Save the lime and salt for a quick shot, margaritas or other cocktails, and sip tequila neat to experience its authentic flavour.
Check out our tips for the best way to drink tequila.
The tequila glass
Before you reach for any glass, you need to decide how you enjoy your tequila and which type you prefer. Do you drink it as a shot? Do you like it neat? On the rocks? Do you savour it slowly? Do you prefer a crystal clear Blanco, a well-aged Añejo or cask-finished tequila infused with flavours from the barrel? For those who prefer a shot of young tequila, there are plenty of shot-glass styles. But to fully appreciate the complexity of the tequila, you’ll want a tulip-shaped glass designed to concentrate the aroma. For tequila on the rocks, use either a lowball glass or a single or double rocks glass.
Observe the colour
Each type of tequila is associated with a particular colour. A Blanco tequila has a clear colour, while a Reposado and Añejo have a golden tawny or caramel colour. Extra Añejo – barrel-aged for a minimum of three years – is dark and golden.
Sniff the tequila
Make sure your tequila is as close to the rim as possible by turning the glass on its side. Put your nose near the bottom rim and take a sniff. Do not inhale deeply to oversaturate your nose – only take tiny sniffs. Continue to take in the aromas, this time from the middle of the glass.
Take a tiny sip
Next, take note of what you smell at first. Inhale before you take your first sip. Then, with the tequila in your mouth, inhale through your nose, swallow it over the tongue, and exhale to stimulate your taste buds.

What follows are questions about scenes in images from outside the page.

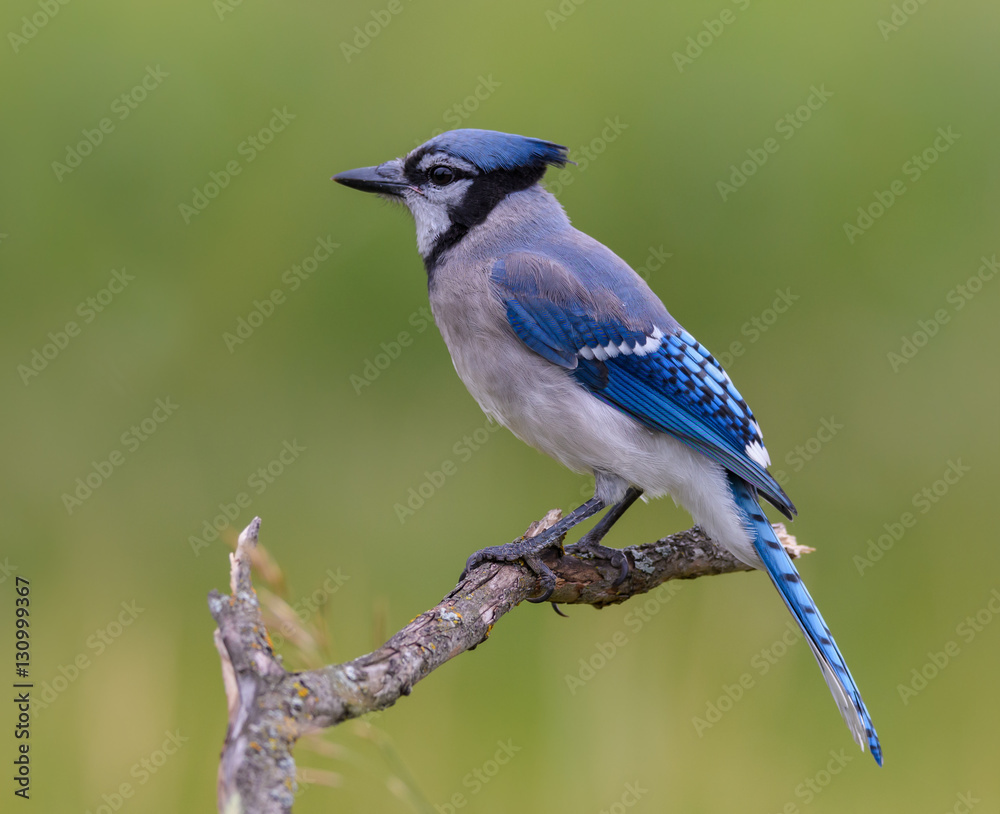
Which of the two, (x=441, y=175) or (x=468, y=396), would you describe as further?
(x=468, y=396)

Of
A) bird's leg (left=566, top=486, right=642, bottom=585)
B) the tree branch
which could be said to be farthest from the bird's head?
the tree branch

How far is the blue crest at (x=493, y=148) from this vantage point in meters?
3.21

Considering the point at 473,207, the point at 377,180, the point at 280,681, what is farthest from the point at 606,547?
the point at 280,681

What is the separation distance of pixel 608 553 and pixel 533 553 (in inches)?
12.7

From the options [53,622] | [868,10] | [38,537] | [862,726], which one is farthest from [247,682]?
[868,10]

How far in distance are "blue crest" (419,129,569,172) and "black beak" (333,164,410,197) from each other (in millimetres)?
137

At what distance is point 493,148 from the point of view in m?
3.21

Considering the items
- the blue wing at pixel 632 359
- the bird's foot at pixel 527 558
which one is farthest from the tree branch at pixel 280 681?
the blue wing at pixel 632 359

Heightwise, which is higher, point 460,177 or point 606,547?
point 460,177

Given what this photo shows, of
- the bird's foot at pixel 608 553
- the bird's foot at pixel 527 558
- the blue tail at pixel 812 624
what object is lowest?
the bird's foot at pixel 527 558

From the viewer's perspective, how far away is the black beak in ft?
10.9

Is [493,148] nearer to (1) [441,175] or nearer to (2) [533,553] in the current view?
(1) [441,175]

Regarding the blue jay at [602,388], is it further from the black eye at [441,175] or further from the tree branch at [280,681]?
the tree branch at [280,681]

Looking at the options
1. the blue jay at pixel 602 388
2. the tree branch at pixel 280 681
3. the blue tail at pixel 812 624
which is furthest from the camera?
the blue jay at pixel 602 388
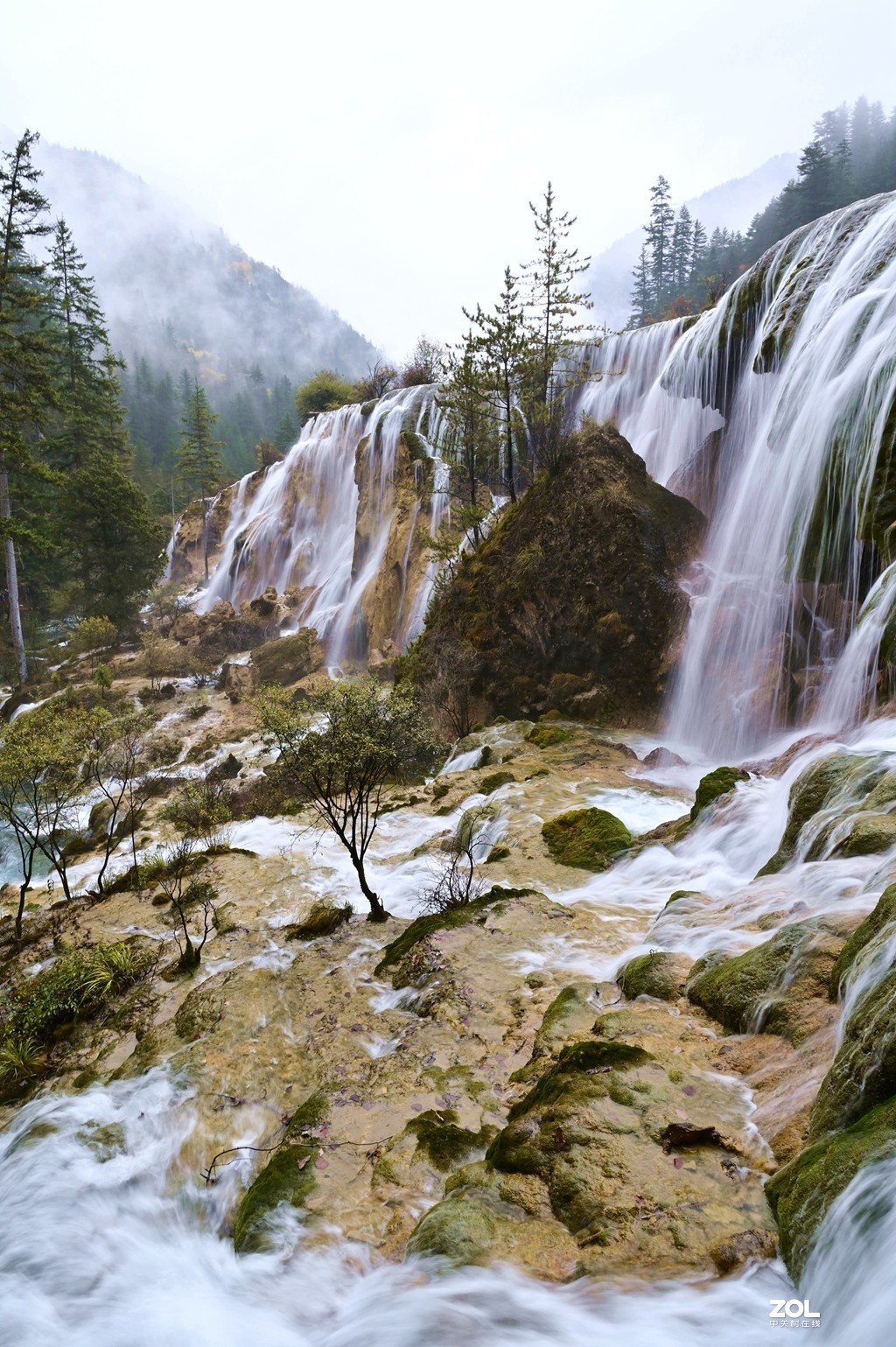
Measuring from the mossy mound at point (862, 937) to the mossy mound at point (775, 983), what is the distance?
193mm

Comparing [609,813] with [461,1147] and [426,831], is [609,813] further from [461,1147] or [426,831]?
[461,1147]

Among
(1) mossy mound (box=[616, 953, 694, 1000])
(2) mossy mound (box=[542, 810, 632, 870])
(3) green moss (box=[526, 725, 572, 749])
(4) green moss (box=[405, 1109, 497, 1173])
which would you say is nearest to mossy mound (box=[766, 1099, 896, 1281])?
(4) green moss (box=[405, 1109, 497, 1173])

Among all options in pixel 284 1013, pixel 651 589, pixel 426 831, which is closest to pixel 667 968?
pixel 284 1013

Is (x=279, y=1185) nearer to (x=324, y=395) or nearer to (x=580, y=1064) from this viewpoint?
(x=580, y=1064)

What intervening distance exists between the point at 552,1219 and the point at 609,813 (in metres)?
7.99

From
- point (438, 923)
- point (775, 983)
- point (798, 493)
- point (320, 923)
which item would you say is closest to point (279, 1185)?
point (775, 983)

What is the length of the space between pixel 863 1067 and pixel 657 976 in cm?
299

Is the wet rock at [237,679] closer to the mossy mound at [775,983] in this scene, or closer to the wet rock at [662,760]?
the wet rock at [662,760]

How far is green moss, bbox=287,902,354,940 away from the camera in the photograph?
374 inches

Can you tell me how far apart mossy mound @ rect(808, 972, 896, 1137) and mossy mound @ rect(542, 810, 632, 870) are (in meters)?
6.64

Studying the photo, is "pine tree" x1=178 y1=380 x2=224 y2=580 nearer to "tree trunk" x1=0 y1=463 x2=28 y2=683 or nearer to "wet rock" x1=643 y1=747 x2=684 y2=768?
"tree trunk" x1=0 y1=463 x2=28 y2=683

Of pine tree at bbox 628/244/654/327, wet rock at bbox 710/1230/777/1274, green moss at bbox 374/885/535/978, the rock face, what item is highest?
pine tree at bbox 628/244/654/327

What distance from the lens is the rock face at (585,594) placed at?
17609 millimetres

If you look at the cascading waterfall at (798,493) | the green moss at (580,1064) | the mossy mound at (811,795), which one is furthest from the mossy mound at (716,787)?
the green moss at (580,1064)
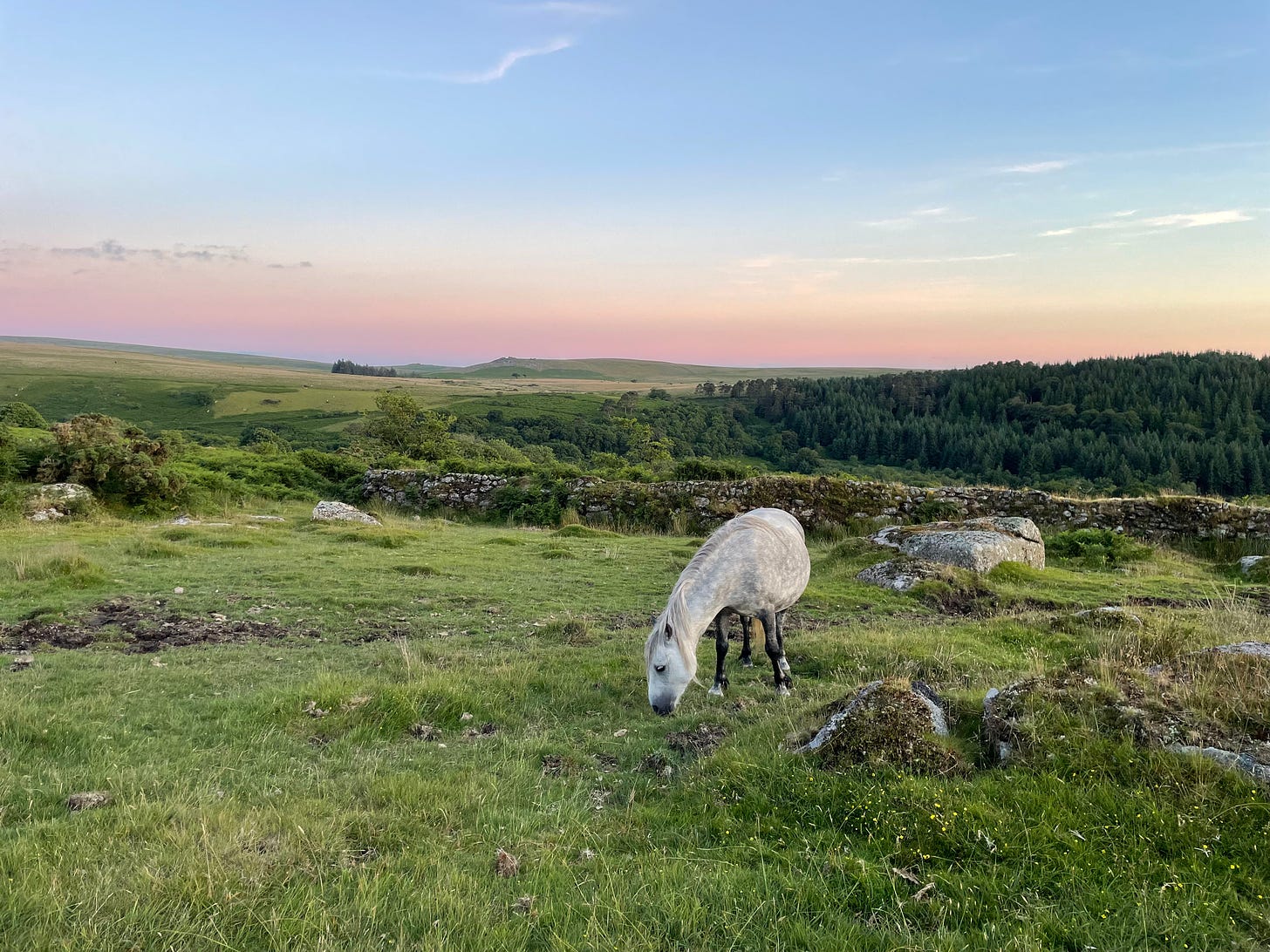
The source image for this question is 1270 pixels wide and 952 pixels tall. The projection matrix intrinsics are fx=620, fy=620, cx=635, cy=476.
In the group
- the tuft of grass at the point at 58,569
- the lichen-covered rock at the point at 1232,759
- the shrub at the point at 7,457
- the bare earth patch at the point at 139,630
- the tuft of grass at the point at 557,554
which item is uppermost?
the shrub at the point at 7,457

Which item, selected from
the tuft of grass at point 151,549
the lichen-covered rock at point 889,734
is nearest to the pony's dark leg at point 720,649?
the lichen-covered rock at point 889,734

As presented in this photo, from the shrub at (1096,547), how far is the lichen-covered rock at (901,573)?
741 centimetres

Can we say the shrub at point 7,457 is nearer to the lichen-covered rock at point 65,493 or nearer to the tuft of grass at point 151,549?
the lichen-covered rock at point 65,493

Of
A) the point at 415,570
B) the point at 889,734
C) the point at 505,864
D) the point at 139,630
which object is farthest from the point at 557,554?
the point at 505,864

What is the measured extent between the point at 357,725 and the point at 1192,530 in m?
26.2

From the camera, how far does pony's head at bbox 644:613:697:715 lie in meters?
6.87

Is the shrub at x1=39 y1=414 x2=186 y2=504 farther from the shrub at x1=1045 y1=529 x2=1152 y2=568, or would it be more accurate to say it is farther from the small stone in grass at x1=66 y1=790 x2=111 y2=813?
the shrub at x1=1045 y1=529 x2=1152 y2=568

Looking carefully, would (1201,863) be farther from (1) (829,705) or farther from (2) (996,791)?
(1) (829,705)

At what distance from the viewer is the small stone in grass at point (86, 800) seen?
14.8 feet

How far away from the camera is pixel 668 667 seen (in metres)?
6.88

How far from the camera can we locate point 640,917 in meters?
3.26

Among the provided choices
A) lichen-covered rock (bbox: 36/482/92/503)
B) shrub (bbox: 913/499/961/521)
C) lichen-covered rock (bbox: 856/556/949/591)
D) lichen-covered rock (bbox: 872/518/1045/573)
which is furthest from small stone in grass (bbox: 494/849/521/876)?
lichen-covered rock (bbox: 36/482/92/503)

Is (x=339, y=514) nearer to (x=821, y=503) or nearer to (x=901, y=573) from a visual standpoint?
(x=821, y=503)

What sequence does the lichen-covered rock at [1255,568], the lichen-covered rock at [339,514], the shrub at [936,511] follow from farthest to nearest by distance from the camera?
1. the shrub at [936,511]
2. the lichen-covered rock at [339,514]
3. the lichen-covered rock at [1255,568]
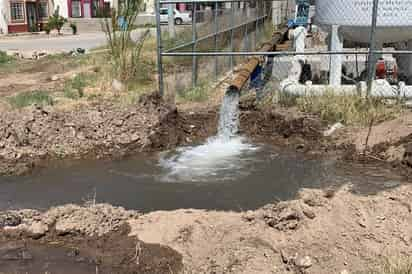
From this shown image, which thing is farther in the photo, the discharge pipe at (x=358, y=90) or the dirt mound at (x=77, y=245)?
the discharge pipe at (x=358, y=90)

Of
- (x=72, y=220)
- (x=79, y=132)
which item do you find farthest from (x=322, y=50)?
(x=72, y=220)

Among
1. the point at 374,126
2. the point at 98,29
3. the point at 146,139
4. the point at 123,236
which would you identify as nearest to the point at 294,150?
the point at 374,126

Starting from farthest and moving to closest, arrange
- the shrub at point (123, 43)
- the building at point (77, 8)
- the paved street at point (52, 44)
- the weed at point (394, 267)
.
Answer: the building at point (77, 8) < the paved street at point (52, 44) < the shrub at point (123, 43) < the weed at point (394, 267)

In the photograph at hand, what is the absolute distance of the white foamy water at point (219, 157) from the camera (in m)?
7.33

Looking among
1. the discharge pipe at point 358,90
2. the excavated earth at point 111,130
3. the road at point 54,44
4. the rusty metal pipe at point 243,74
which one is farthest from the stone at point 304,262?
the road at point 54,44

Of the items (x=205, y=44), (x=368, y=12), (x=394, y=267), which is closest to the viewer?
(x=394, y=267)

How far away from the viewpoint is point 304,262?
451 centimetres

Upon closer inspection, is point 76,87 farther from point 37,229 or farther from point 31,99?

For a proper shot of tequila, you need salt and lime, all in the correct order. Lick the salt off of your hand first, gulp the shot down, and finish by sucking on a wedge of lime.
Partygoers and tourists enjoy this method in Mexico, but tequila connoisseurs recommend drinking it slowly. However, enjoying a tequila shot makes any social event more fun and helps reduce the astringency of the spirit.